From snow to sand, UAF students embed in Stryker training in Mojave Desert
Special to the Sun Star
March 1, 2011
On Feb. 17, Cheryl Hatch, this year’s journalism department Snedden chair, took three students, JR Ancheta, Matt Anderson and Jeric Quiliza, on an embed exercise with the 1-25 Stryker Brigade in Fort Irwin, Calif.
JR Ancheta / Sun Star Reporter
Before leaving I wanted to know how photographers create intimate photographs. I was curious on how to establish rapport with people in a small amount of time. In most situations, I am always reserved when I am uncomfortable. The beginning of the trip was no different. In our first night, it didn’t help that a sergeant confronted me while trying to build rapport with a private at the dinner table.
“No. You need to ask permission first before photographing a soldier’s personal equipment,” he said while I was shooting at the table. He sounded irritated and his demeanor was very intimidating. My professor attempted to resolve the situation by explaining the total access we were given, but the sergeant wasn’t convinced. I apologized to the private for putting him in that situation. I was photographing his hat.
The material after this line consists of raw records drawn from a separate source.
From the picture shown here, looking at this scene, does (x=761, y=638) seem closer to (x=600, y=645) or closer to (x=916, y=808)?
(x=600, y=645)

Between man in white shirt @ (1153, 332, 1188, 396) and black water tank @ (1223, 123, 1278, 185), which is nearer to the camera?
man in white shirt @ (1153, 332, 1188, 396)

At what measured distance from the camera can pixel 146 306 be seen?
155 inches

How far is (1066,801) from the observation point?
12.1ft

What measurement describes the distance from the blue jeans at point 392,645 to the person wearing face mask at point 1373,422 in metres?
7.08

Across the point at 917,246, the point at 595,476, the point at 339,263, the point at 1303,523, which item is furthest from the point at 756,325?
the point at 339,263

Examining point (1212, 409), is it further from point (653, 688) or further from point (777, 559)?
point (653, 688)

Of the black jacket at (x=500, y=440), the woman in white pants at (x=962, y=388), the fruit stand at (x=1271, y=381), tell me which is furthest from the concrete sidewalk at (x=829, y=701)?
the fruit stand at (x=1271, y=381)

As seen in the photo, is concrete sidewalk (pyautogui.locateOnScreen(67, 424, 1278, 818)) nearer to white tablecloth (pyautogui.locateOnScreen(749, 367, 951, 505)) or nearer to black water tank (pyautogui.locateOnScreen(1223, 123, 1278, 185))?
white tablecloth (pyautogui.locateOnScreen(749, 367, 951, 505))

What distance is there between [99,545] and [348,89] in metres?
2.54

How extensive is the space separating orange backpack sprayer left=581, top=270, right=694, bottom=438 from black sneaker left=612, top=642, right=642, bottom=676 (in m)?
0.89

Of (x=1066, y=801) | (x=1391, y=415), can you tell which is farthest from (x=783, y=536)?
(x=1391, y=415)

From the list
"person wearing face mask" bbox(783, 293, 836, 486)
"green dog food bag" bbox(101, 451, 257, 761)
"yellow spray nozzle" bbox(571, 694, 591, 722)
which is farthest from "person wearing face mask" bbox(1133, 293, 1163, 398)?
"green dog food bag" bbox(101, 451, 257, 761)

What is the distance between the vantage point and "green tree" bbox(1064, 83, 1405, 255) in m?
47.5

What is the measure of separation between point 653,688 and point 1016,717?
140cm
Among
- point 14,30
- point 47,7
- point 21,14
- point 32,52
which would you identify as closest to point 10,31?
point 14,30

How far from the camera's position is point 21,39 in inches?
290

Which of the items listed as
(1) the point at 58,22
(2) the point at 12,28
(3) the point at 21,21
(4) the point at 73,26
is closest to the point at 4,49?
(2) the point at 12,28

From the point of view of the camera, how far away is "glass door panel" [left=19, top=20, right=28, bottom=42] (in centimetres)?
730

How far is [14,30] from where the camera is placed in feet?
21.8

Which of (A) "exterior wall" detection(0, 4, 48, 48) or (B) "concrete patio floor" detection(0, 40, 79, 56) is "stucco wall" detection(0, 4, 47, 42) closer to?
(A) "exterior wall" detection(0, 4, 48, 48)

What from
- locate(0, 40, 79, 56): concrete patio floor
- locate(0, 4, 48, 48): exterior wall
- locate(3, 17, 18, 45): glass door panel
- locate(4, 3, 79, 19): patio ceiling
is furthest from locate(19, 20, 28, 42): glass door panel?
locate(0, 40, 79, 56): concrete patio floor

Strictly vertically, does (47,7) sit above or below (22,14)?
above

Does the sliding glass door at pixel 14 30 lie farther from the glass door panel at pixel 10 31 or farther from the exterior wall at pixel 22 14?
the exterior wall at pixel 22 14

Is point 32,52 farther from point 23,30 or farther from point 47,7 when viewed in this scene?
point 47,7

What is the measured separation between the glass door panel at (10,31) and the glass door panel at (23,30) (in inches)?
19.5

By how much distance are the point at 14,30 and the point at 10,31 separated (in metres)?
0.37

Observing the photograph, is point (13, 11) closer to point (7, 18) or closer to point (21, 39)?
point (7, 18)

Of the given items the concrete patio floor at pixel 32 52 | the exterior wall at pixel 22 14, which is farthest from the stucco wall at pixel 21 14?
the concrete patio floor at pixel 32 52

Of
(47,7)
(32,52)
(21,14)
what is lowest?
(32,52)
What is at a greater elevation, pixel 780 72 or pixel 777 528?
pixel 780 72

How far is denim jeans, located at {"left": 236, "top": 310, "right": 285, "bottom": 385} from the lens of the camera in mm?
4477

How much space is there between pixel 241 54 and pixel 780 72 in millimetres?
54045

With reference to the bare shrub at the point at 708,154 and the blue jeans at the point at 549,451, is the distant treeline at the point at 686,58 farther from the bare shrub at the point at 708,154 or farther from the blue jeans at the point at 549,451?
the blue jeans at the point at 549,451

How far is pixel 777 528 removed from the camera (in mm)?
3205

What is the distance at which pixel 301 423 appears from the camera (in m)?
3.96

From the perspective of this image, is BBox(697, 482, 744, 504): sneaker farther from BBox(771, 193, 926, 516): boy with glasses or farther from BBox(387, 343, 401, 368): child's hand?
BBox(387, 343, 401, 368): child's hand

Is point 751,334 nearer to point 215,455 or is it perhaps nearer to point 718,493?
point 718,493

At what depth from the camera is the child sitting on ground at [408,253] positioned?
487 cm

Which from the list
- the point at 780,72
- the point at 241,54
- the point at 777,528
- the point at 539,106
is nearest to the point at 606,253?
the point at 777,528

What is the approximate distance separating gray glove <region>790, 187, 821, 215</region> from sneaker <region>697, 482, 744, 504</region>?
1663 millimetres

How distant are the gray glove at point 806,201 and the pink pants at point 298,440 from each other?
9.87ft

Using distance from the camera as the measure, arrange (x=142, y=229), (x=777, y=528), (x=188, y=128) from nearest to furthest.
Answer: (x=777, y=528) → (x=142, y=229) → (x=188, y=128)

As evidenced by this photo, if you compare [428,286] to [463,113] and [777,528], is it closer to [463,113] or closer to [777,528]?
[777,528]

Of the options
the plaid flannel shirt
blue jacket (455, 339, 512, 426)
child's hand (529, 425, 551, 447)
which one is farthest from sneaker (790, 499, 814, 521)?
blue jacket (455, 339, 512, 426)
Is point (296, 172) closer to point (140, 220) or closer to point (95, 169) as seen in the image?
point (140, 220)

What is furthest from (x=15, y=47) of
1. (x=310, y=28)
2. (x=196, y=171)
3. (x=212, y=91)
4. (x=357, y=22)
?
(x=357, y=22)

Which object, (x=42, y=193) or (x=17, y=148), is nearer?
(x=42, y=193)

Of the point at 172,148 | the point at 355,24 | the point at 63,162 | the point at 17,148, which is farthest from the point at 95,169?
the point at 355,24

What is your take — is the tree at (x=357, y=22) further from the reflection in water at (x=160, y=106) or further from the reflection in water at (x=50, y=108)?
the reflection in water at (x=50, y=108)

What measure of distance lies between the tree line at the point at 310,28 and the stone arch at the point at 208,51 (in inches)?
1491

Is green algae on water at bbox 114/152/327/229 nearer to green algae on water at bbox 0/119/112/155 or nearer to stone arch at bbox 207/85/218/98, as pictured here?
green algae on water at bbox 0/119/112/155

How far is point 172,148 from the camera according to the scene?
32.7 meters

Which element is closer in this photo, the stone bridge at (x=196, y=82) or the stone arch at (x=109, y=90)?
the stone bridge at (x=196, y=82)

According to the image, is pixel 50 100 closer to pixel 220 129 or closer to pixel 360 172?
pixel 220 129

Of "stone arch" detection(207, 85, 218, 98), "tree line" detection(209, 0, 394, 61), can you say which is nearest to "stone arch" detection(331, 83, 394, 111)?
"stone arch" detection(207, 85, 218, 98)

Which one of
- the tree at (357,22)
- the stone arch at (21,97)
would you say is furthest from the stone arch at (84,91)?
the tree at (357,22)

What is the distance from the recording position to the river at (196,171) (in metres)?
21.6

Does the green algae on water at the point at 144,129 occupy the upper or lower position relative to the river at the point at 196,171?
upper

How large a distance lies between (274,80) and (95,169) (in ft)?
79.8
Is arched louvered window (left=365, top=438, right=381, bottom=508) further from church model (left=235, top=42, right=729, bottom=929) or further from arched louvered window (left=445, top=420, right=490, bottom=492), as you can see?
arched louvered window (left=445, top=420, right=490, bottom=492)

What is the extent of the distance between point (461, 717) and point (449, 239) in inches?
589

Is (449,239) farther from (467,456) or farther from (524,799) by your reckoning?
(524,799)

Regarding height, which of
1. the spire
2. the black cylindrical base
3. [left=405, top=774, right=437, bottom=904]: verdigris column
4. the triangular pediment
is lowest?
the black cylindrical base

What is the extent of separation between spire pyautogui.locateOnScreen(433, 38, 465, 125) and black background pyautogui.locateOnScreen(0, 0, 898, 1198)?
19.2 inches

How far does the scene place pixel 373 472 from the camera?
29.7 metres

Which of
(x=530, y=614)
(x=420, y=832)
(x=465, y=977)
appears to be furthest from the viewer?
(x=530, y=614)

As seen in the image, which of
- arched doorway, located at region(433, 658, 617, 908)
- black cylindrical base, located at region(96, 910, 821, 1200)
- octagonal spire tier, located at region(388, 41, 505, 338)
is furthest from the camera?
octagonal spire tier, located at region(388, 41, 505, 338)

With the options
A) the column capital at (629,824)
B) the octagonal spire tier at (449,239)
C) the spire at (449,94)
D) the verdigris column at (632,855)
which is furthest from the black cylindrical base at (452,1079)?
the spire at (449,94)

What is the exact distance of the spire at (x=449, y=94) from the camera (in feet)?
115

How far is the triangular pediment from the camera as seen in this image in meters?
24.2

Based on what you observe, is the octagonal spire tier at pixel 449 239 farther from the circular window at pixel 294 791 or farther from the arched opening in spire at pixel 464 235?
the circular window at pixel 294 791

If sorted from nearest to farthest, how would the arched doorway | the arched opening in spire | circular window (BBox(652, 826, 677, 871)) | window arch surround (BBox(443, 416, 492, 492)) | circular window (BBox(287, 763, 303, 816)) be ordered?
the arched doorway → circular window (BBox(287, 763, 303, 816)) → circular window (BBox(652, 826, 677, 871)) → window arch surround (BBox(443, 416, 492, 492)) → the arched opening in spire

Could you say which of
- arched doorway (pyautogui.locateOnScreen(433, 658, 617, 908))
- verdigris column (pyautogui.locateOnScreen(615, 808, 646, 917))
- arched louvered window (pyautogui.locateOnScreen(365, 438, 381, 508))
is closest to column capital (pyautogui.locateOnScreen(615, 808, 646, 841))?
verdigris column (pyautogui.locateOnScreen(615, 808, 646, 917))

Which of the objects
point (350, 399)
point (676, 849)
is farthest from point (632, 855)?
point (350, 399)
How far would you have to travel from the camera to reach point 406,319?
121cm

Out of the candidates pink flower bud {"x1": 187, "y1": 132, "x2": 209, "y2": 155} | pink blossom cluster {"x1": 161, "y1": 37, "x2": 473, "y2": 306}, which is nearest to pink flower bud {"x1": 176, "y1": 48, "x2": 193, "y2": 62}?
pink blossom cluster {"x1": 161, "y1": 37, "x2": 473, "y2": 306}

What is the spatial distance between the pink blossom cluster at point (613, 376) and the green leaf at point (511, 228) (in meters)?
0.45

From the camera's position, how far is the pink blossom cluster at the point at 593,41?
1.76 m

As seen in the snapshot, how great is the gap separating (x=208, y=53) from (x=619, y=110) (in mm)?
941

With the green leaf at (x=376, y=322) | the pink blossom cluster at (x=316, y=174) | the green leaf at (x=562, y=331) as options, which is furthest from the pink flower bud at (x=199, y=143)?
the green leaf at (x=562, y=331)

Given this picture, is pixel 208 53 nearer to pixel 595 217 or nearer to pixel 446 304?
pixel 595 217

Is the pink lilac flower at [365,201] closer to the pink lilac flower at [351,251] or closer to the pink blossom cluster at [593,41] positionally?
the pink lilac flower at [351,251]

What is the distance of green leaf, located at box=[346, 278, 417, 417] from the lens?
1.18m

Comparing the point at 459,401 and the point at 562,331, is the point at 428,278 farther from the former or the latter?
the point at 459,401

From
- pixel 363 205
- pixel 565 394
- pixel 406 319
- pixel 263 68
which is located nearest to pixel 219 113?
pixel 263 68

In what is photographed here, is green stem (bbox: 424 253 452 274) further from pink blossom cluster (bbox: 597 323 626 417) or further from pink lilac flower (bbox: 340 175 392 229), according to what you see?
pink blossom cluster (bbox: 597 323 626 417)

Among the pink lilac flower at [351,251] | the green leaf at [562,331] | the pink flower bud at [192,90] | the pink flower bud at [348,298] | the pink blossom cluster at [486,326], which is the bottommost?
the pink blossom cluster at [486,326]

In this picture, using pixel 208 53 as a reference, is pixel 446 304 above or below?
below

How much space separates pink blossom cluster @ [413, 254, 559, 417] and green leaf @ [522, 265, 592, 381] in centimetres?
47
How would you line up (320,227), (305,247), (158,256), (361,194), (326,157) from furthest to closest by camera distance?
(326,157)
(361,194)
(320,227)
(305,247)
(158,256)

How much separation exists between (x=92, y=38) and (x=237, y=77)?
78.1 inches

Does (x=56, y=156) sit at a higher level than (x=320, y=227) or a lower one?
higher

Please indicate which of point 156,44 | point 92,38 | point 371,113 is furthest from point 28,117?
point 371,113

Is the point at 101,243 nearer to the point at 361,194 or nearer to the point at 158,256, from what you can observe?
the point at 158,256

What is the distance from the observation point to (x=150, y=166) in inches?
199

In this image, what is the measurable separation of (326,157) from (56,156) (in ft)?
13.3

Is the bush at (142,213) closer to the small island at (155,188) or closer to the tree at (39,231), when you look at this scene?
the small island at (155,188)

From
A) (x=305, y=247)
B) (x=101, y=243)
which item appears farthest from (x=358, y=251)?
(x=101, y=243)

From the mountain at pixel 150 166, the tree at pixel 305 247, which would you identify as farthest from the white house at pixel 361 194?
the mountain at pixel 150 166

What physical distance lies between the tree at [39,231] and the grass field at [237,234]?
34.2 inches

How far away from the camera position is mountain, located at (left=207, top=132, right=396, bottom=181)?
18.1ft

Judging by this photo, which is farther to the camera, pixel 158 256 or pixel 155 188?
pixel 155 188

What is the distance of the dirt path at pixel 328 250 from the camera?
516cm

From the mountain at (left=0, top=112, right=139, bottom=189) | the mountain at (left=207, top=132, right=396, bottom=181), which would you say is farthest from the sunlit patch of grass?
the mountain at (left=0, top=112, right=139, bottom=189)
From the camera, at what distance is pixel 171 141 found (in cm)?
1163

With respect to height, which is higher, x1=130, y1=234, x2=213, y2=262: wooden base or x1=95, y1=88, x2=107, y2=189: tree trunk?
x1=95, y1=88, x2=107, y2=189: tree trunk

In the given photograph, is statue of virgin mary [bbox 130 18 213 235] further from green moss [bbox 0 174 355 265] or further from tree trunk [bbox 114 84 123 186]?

The following days were easier after being assigned to the 1st Battalion, 5th Infantry Regiment, Bobcats with Bravo Company. I first met privates Josh Knight and Edward Crocker on a guard post and started talking. It was a start to building that relationship and trust while helping me confident of my objective. Establishing rapport wasn’t that difficult; they were the same age as my eighteen-year-old brother and I could relate to them easily. I learned their names and I remembered them. Identifying them with or without their uniforms was challenging, but it was manageable. They shared their stories and I will share my photographs in return. This exchange between photographer and subject is essential in making these intimate photographs.
Cheryl Hatch / Snedden Chair
Bright and early Friday morning, our first day “in the box,” we met with Col. Todd Wood, commander of the 1-25th Stryker Brigade, in the Tactical Operating Center, a series of connected tents, in Forward Operating Base Denver in the Mojave Desert. He welcomed us, answered questions and assured us we would have unfettered access to the soldiers and their training.
The students walked out of the tent and into the sunshine. Inspired by their access to the colonel, they were excited to get to work. The colonel rolled away in a Stryker convoy for a meeting with provincial Afghan leaders.
And we spent the rest of the morning and well into the afternoon waiting for our rides, waiting to embed. Over the next few hours, we had several test runs at embedding. We’d run and gather our gear for an imminent departure, only to learn plans had changed. We rearranged our two-person reporting teams several times. At one point, we had Options A, B, C and D.
By early afternoon, Matt Anderson and Jeric Quiliza embedded with the 3-21 Infantry Battalion, “The Gimlets.” They piled into a Stryker, the ramp closed and the convoy headed southeast toward the scenario’s Pakistani border.
JR and I eventually embedded with the 1-5 Infantry Battalion, “The Bobcats.” We met LTC. Brian Payne, the commander, late Friday afternoon when he and his soldiers returned from a successful mission after recovering a missing United States State Department official. A mission we’d missed because we were sitting in an office, waiting.
We were upset we’d missed the story. He was upset, too. We learned that LTC. Payne had sent a convoy through a “kill zone” earlier in the day to pick us up, only to be told we had left with another unit. We assured him we’d been waiting for them and had been told they’d left without us. Due to a series of miscommunications, he’d unintentionally put his soldiers at risk and stranded a reporting team.
A lesson learned, LTC. Payne said.
Learning from mistakes is an essential part of training, for the soldiers at the National Training Center and the students embedded with them.
The military has its own culture: its language, its customs and its terrain are just as foreign to the student journalists as Afghanistan’s culture is to the soldiers.
Over the four nights and three days on the “embed,” the students and soldiers learned they share common ground. As the soldiers seek to conduct an effective counterinsurgency campaign, they need to establish rapport with local Afghanis. They learn to establish trust and build relationships. All the while, they maintain situational awareness and adapt to any changes.
The students had to do the exact same things—build rapport, created relationships and adapt to changing circumstances—to bring home stories for their readers.